A senhora afixou isso no Twitter dela, para atrair então mais fúria de tuiteiras cientistas que não toleraram ver a cartada do machismo usada de maneira tão frívola. Aí ela fechou o Twitter e ninguém mais pode ler nada dela sem que ela deixe.
A notinha não deixa de ser surpreendente. Em momento algum, cita o machismo como causa das “agressões”, mas todos pegam o subtexto porque as corporações parassindicais de mulheres usam o machismo como causa universal de todo dissabor que porventura acometa uma mulher. De resto, será preciso perder alguns neurônios para entender como negacionismo científico e ataque pessoal podem ser tratados como a mesma coisa. Aliás, como negacionismo científico tem a ver com qualquer coisa nesse assunto. Vá lá que seitas antivacina mereçam ser chamadas de negacionistas (termo criado para se referir ao Holocausto). Ainda assim, os “negacionistas” afirmavam que os lotes não estavam vencidas e que, portanto, as vacinas eram eficazes.
A notinha revela com uma clareza cristalina a mentalidade que nos está sendo empurrada goela abaixo por Renan Calheiros e seus admiradores: a de que a ciência é uma panelinha de acadêmicos medíocres e não pode ser questionada.

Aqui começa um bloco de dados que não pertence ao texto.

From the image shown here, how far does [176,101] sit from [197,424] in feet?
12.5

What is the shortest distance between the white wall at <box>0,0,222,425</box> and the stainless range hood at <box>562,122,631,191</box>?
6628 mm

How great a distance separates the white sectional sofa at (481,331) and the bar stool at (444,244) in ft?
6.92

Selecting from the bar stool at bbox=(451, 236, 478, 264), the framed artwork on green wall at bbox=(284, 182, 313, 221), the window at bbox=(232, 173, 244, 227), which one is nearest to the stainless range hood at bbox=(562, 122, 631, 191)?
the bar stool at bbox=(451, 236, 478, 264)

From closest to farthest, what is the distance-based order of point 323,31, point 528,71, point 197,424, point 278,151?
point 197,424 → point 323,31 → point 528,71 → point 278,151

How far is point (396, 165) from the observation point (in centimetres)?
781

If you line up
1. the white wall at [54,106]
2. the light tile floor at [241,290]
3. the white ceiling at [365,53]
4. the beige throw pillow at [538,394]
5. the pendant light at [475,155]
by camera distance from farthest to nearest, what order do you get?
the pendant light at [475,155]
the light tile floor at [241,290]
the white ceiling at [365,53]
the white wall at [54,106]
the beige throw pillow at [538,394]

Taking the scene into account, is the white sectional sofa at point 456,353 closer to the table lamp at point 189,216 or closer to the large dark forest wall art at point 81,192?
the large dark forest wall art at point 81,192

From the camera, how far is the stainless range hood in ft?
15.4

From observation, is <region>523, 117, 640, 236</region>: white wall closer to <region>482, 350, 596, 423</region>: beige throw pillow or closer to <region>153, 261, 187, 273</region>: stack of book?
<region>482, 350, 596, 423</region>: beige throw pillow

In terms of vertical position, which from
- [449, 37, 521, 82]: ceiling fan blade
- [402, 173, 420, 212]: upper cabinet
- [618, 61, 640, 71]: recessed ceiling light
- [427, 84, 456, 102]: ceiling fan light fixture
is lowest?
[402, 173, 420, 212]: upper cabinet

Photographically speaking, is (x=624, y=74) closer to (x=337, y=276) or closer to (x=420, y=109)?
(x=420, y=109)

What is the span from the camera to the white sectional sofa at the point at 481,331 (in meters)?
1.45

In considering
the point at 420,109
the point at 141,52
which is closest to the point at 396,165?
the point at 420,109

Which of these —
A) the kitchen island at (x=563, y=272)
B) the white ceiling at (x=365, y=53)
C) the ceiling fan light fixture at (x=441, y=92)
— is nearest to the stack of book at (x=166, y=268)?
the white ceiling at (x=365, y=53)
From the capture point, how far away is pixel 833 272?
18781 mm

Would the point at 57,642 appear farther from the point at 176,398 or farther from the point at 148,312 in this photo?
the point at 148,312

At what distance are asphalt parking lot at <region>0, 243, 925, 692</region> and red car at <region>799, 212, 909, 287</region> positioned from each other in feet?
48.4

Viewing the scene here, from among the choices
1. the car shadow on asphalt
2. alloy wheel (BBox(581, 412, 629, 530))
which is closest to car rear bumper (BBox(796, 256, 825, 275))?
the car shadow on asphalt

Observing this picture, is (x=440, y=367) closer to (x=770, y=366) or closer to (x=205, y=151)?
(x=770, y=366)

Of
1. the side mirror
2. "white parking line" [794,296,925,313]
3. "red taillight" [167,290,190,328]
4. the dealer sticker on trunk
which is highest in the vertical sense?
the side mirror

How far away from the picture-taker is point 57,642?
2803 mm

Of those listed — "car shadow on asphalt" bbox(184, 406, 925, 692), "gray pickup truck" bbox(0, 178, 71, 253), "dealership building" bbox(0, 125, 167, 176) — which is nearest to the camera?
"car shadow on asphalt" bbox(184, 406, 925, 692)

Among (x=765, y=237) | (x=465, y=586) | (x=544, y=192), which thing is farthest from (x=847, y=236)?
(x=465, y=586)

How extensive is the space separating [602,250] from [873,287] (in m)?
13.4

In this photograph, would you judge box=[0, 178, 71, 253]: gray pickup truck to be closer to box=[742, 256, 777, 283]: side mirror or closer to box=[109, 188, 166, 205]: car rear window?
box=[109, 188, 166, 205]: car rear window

Se Renan Calheiros der o microfone para uma mulher muito bem tutelada, então, é que não deve ser questionada mesmo. É violência psicológica!
Viver do corpo
Ao passar alguns minutos entre quatro paredes com uma subordinada ou uma profissional liberal, um homem dá a ela o poder de condená-lo por estupro. Logo, é cada vez mais perigoso contratar uma mulher como funcionária ou usar presencialmente os serviços de uma profissional liberal. Mas existem trabalhos como a escrita, que nunca costumaram exigir contato físico. Pois bem: graças a essa lei, as mulheres poderão acusar os seus chefes e clientes de violência psicológica.
As mulheres devem retornar ao lar como esposas? Mas antes do casamento há o flerte – que também está sob o ataque do feminismo puritano, que tacha tudo de assédio. Então, no que depender de feministas do quilate de Sabina Righetti e sua Rede de Mulheres Acadêmicas da Unicamp, resta às mulheres viverem do corpo: ou vendemos a nossa forma física para repetir o que Renan Calheiros quer ouvir (um homem poderia ser contestado), ou vendemos sexo, ou vendemos nudes. Tudo isso é empoderamento feminino.